Assignment:
Transcribe all records exactly.

##### Input data

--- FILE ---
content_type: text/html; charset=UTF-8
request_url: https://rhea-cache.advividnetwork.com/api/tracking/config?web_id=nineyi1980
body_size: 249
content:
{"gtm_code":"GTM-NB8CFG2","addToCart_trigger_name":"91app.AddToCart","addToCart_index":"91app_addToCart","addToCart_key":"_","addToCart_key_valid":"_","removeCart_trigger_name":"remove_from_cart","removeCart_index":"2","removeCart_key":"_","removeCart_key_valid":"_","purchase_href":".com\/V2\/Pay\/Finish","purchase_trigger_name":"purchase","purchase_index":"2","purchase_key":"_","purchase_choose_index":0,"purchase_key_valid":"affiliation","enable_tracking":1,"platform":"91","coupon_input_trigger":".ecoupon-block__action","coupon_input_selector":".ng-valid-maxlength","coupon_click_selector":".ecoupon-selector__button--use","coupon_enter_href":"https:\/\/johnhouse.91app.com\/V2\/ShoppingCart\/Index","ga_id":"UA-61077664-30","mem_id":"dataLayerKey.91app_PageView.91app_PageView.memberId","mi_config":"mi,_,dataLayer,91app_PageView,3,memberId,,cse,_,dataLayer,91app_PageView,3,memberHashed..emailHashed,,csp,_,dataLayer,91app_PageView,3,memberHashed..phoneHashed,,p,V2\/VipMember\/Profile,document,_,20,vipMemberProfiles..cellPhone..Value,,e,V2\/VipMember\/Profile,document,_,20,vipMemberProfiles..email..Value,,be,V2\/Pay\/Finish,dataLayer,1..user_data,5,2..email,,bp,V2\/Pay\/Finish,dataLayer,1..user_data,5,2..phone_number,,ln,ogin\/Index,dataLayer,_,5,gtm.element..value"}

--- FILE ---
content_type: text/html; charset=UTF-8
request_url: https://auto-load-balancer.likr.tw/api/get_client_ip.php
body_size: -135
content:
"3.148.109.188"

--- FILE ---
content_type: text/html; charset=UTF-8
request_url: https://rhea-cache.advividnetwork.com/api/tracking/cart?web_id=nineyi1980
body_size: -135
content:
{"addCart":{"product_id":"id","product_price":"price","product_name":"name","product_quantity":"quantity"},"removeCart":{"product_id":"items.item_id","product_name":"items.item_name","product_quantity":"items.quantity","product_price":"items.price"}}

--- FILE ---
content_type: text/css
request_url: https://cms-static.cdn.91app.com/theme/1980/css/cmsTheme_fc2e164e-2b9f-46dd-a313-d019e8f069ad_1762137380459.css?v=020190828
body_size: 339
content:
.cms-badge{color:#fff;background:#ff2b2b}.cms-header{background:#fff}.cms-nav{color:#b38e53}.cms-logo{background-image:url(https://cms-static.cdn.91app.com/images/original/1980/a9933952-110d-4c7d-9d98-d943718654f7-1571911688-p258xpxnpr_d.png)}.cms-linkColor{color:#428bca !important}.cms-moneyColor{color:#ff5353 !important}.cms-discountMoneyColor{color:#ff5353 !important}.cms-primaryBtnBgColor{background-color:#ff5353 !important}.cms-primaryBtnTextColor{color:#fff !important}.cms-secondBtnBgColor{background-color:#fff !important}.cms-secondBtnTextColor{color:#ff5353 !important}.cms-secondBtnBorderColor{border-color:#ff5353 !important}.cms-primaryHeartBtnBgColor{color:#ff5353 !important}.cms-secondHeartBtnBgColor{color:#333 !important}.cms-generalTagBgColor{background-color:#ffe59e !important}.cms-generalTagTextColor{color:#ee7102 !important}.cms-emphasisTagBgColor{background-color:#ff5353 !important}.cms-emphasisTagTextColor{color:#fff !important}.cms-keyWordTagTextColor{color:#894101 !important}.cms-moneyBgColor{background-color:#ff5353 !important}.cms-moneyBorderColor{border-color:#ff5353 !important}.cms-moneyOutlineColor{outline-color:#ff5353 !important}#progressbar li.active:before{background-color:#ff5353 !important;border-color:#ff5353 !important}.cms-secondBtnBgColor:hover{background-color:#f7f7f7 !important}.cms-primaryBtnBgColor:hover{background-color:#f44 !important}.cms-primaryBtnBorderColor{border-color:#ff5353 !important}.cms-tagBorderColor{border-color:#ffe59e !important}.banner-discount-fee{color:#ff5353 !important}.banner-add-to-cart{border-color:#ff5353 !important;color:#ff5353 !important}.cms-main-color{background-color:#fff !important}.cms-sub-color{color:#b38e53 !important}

##########

Result below:
--- FILE ---
content_type: text/html; charset=UTF-8
request_url: https://rhea-cache.advividnetwork.com/api/tracking/config?web_id=nineyi1980
body_size: 249
content:
{"gtm_code":"GTM-NB8CFG2","addToCart_trigger_name":"91app.AddToCart","addToCart_index":"91app_addToCart","addToCart_key":"_","addToCart_key_valid":"_","removeCart_trigger_name":"remove_from_cart","removeCart_index":"2","removeCart_key":"_","removeCart_key_valid":"_","purchase_href":".com\/V2\/Pay\/Finish","purchase_trigger_name":"purchase","purchase_index":"2","purchase_key":"_","purchase_choose_index":0,"purchase_key_valid":"affiliation","enable_tracking":1,"platform":"91","coupon_input_trigger":".ecoupon-block__action","coupon_input_selector":".ng-valid-maxlength","coupon_click_selector":".ecoupon-selector__button--use","coupon_enter_href":"https:\/\/johnhouse.91app.com\/V2\/ShoppingCart\/Index","ga_id":"UA-61077664-30","mem_id":"dataLayerKey.91app_PageView.91app_PageView.memberId","mi_config":"mi,_,dataLayer,91app_PageView,3,memberId,,cse,_,dataLayer,91app_PageView,3,memberHashed..emailHashed,,csp,_,dataLayer,91app_PageView,3,memberHashed..phoneHashed,,p,V2\/VipMember\/Profile,document,_,20,vipMemberProfiles..cellPhone..Value,,e,V2\/VipMember\/Profile,document,_,20,vipMemberProfiles..email..Value,,be,V2\/Pay\/Finish,dataLayer,1..user_data,5,2..email,,bp,V2\/Pay\/Finish,dataLayer,1..user_data,5,2..phone_number,,ln,ogin\/Index,dataLayer,_,5,gtm.element..value"}

--- FILE ---
content_type: text/html; charset=UTF-8
request_url: https://auto-load-balancer.likr.tw/api/get_client_ip.php
body_size: -135
content:
"3.148.109.188"

--- FILE ---
content_type: text/html; charset=UTF-8
request_url: https://rhea-cache.advividnetwork.com/api/tracking/cart?web_id=nineyi1980
body_size: -135
content:
{"addCart":{"product_id":"id","product_price":"price","product_name":"name","product_quantity":"quantity"},"removeCart":{"product_id":"items.item_id","product_name":"items.item_name","product_quantity":"items.quantity","product_price":"items.price"}}

--- FILE ---
content_type: text/css
request_url: https://cms-static.cdn.91app.com/theme/1980/css/cmsTheme_fc2e164e-2b9f-46dd-a313-d019e8f069ad_1762137380459.css?v=020190828
body_size: 339
content:
.cms-badge{color:#fff;background:#ff2b2b}.cms-header{background:#fff}.cms-nav{color:#b38e53}.cms-logo{background-image:url(https://cms-static.cdn.91app.com/images/original/1980/a9933952-110d-4c7d-9d98-d943718654f7-1571911688-p258xpxnpr_d.png)}.cms-linkColor{color:#428bca !important}.cms-moneyColor{color:#ff5353 !important}.cms-discountMoneyColor{color:#ff5353 !important}.cms-primaryBtnBgColor{background-color:#ff5353 !important}.cms-primaryBtnTextColor{color:#fff !important}.cms-secondBtnBgColor{background-color:#fff !important}.cms-secondBtnTextColor{color:#ff5353 !important}.cms-secondBtnBorderColor{border-color:#ff5353 !important}.cms-primaryHeartBtnBgColor{color:#ff5353 !important}.cms-secondHeartBtnBgColor{color:#333 !important}.cms-generalTagBgColor{background-color:#ffe59e !important}.cms-generalTagTextColor{color:#ee7102 !important}.cms-emphasisTagBgColor{background-color:#ff5353 !important}.cms-emphasisTagTextColor{color:#fff !important}.cms-keyWordTagTextColor{color:#894101 !important}.cms-moneyBgColor{background-color:#ff5353 !important}.cms-moneyBorderColor{border-color:#ff5353 !important}.cms-moneyOutlineColor{outline-color:#ff5353 !important}#progressbar li.active:before{background-color:#ff5353 !important;border-color:#ff5353 !important}.cms-secondBtnBgColor:hover{background-color:#f7f7f7 !important}.cms-primaryBtnBgColor:hover{background-color:#f44 !important}.cms-primaryBtnBorderColor{border-color:#ff5353 !important}.cms-tagBorderColor{border-color:#ffe59e !important}.banner-discount-fee{color:#ff5353 !important}.banner-add-to-cart{border-color:#ff5353 !important;color:#ff5353 !important}.cms-main-color{background-color:#fff !important}.cms-sub-color{color:#b38e53 !important}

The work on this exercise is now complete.